This tool helps users develop fuzzer harnesses and shellcode. The challenge that this tool solves is that the target program might not be traditionally harnessable. For example, it might not be safe to compile-in a harness and run the program. Similarly, the user might be using the SDK on one platform (e.g. Linux), whereas the target was developed and indexed on another platform (e.g. macOS). Finally, if the target is firmware or an operating system kernel, then the problem faced by a user might be as simple as how to invoke their harness. mx-harness
's solution is to extract relevant code from the target, and produce a compilable artifact that can be used directly.
Given a target entity (usually a function), this tool will transitively extract, sort, and output all code that the target entity relies upon. Usually the output is compilable, and when it isn't, generally only small modifications are needed. There are two outputs. A DOT digraph of dependencies is outputted to stderr
, mostly for debugging purposes. Source code is outputted to stdout
, and includes comments about its provenance. Here's an example of how to use the tool:
% mx-harness --db /tmp/curl.db --entity_name parsedate 2>/dev/null
Here, we've passed in parsedate
as the function from cURL to harness. We've given it by name, but we could have been more precise and given an --entity_id
instead. stderr
has been sent to /dev/null
so it doesn't get in the way.

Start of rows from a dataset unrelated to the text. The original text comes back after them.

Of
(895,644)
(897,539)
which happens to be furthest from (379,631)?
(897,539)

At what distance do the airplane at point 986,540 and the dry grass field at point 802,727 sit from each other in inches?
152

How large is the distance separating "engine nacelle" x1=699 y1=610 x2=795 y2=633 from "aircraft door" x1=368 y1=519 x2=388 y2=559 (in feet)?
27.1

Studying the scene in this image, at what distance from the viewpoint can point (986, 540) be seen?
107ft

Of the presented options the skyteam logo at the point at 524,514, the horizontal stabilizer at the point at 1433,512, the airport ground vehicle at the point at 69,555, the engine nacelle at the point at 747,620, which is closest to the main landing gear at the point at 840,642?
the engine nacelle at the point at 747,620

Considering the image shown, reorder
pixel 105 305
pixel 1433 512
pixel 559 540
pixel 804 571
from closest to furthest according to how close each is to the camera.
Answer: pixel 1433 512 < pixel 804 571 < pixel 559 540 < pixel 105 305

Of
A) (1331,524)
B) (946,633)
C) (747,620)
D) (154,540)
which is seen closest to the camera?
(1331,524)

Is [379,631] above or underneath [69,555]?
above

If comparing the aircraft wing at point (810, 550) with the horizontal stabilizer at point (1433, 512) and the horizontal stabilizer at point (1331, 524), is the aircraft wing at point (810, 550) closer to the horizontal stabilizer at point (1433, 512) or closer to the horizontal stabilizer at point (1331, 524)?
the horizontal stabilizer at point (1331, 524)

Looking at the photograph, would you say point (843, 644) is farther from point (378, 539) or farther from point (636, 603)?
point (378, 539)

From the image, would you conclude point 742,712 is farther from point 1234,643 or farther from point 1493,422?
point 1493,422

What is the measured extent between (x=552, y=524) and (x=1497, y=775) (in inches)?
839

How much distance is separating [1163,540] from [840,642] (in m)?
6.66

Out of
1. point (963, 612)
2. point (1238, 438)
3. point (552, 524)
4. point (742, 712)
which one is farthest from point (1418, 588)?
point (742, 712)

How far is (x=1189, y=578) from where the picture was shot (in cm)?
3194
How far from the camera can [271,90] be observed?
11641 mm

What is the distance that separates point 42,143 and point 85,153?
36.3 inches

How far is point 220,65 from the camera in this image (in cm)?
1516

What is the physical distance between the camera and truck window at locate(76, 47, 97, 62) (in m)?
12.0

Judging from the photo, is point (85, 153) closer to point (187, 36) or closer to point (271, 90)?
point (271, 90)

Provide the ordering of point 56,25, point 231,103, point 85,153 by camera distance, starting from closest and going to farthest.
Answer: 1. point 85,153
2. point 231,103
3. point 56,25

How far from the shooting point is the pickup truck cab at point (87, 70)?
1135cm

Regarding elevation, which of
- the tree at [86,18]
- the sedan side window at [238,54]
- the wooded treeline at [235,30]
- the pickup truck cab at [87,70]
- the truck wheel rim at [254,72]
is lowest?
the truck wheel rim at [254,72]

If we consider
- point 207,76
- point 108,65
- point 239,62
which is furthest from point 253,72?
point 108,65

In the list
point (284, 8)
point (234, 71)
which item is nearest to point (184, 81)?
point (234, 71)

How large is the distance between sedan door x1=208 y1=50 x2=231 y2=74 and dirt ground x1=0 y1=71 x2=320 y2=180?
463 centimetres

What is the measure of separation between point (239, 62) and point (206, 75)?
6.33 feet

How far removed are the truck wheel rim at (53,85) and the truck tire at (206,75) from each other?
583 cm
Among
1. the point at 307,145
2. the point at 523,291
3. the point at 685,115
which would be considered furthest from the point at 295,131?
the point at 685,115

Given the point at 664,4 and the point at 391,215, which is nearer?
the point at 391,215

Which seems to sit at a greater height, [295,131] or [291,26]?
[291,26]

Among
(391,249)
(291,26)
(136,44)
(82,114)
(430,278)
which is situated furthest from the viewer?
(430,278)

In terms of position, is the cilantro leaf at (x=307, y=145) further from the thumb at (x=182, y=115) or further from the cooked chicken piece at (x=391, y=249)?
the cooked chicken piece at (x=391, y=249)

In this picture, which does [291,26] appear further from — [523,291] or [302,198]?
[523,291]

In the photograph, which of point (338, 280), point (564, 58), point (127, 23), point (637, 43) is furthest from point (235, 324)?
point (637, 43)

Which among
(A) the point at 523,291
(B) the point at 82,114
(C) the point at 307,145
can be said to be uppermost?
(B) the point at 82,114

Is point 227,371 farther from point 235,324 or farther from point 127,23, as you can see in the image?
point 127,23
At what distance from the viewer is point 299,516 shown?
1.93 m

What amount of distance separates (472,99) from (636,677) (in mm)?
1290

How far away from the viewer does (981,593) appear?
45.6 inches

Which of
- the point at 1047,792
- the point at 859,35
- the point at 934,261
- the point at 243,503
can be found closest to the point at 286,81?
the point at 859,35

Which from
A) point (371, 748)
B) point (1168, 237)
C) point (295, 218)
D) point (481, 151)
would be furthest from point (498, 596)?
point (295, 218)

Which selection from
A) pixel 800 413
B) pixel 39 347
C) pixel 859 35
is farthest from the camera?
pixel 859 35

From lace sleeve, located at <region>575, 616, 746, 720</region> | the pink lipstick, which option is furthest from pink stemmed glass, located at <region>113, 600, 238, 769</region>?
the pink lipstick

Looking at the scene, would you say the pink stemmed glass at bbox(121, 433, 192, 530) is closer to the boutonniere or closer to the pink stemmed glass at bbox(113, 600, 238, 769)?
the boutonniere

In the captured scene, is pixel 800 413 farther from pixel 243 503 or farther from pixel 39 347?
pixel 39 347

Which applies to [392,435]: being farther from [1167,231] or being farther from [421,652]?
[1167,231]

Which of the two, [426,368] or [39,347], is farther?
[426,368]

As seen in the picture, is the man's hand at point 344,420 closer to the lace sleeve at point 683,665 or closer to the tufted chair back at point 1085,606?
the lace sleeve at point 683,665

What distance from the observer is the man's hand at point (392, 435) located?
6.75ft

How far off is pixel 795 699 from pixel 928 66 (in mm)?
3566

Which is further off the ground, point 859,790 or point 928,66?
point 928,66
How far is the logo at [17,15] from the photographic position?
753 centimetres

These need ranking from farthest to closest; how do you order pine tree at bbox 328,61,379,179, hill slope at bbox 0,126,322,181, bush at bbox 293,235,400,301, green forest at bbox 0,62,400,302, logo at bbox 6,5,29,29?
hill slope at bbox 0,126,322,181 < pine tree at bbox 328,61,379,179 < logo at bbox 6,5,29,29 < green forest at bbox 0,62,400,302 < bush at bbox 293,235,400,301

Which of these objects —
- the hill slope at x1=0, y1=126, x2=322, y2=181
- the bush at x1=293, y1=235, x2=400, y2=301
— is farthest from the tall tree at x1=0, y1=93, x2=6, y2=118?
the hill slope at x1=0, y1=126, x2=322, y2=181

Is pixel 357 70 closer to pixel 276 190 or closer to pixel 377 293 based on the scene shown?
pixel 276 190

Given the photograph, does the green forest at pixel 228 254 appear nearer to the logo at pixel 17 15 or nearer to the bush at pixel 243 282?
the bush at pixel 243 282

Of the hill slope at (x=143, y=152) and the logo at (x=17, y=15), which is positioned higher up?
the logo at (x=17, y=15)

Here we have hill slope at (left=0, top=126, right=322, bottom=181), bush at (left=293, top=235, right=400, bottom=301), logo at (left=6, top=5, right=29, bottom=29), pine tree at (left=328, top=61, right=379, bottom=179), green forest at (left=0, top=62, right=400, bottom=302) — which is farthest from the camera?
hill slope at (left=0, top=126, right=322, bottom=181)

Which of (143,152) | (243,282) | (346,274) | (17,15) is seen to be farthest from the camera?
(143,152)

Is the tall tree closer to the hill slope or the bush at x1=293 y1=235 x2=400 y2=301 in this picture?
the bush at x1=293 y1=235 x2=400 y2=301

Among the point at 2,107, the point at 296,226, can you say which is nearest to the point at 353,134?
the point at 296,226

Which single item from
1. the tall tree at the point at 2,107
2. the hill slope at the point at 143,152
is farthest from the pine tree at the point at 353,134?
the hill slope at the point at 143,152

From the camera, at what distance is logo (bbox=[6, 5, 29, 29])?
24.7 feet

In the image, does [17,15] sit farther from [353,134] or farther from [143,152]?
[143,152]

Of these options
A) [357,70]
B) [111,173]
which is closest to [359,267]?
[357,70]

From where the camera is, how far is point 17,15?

The output starts like this:
// Skipping fragment 2305843009214750187: __builtin_expect
struct tzinfo;
// Fragment ID: 2305843009214743593
// File ID: 1152921504606847122
// File path: /Applications/Xcode.app/Contents/Developer/Platforms/MacOSX.platform/Developer/SDKs/MacOSX14.5.sdk/usr/include/arm/_types.h
// Line: 70
// Column: 1
typedef long unsigned int __darwin_size_t ;
// Fragment ID: 2305843009214772059
// File ID: 1152921504606847588
// File path: /Users/pag/Code/curl/lib/parsedate.c
// Line: 120
// Column: 1
struct tzinfo {
char name [ 5 ] ;
int offset ; /* +/- in minutes */
} ;
...
And goes on to eventually end like this:
// Fragment ID: 2305843009214772056
// File ID: 1152921504606847588
// File path: /Users/pag/Code/curl/lib/parsedate.c
// Line: 110
// Column: 1
const char * const Curl_month [ ] =
{ "Jan" , "Feb" , "Mar" , "Apr" , "May" , "Jun" ,
"Jul" , "Aug" , "Sep" , "Oct" , "Nov" , "Dec" } ;
// Fragment ID: 2305843009214772082
// File ID: 1152921504606847588
// File path: /Users/pag/Code/curl/lib/parsedate.c
// Line: 357
// Column: 1
static int parsedate ( const char * date , time_t * output )
{
time_t t = 0 ;
int wdaynum = - 1 ; /* day of the week number, 0-6 (mon-sun) */
int monnum = - 1 ; /* month of the year number, 0-11 */
int mdaynum = - 1 ; /* day of month, 1 - 31 */
int hournum = - 1 ;
int minnum = - 1 ;
int secnum = - 1 ;
int yearnum = - 1 ;
int tzoff = - 1 ;
enum assume dignext = DATE_MDAY ;
const char * indate = date ; /* save the original pointer */
int part = 0 ; /* max 6 parts */
while ( * date && ( part < 6 ) ) {
...
What we can observe is that it goes all the way back to platform-specific type definitions. The harnessed function, parsedate
, isn’t necessarily the last thing in the output. Using xdot
on the output from stderr
, we can see the following:
Again, this DOT format is mostly for debugging purposes.
If you need to edit the source code outputted to stdout
, or intend to read it, then I recommend saving the output to a file, then running clang-format
on that file.
Let’s save the output to a file and check if it’s compilable!
% mx-harness --db /tmp/curl.db --entity_name parsedate >/tmp/test.c 2>/dev/null
% clang -fsyntax-only /tmp/test.c
And yes, it is, because no errors are reported.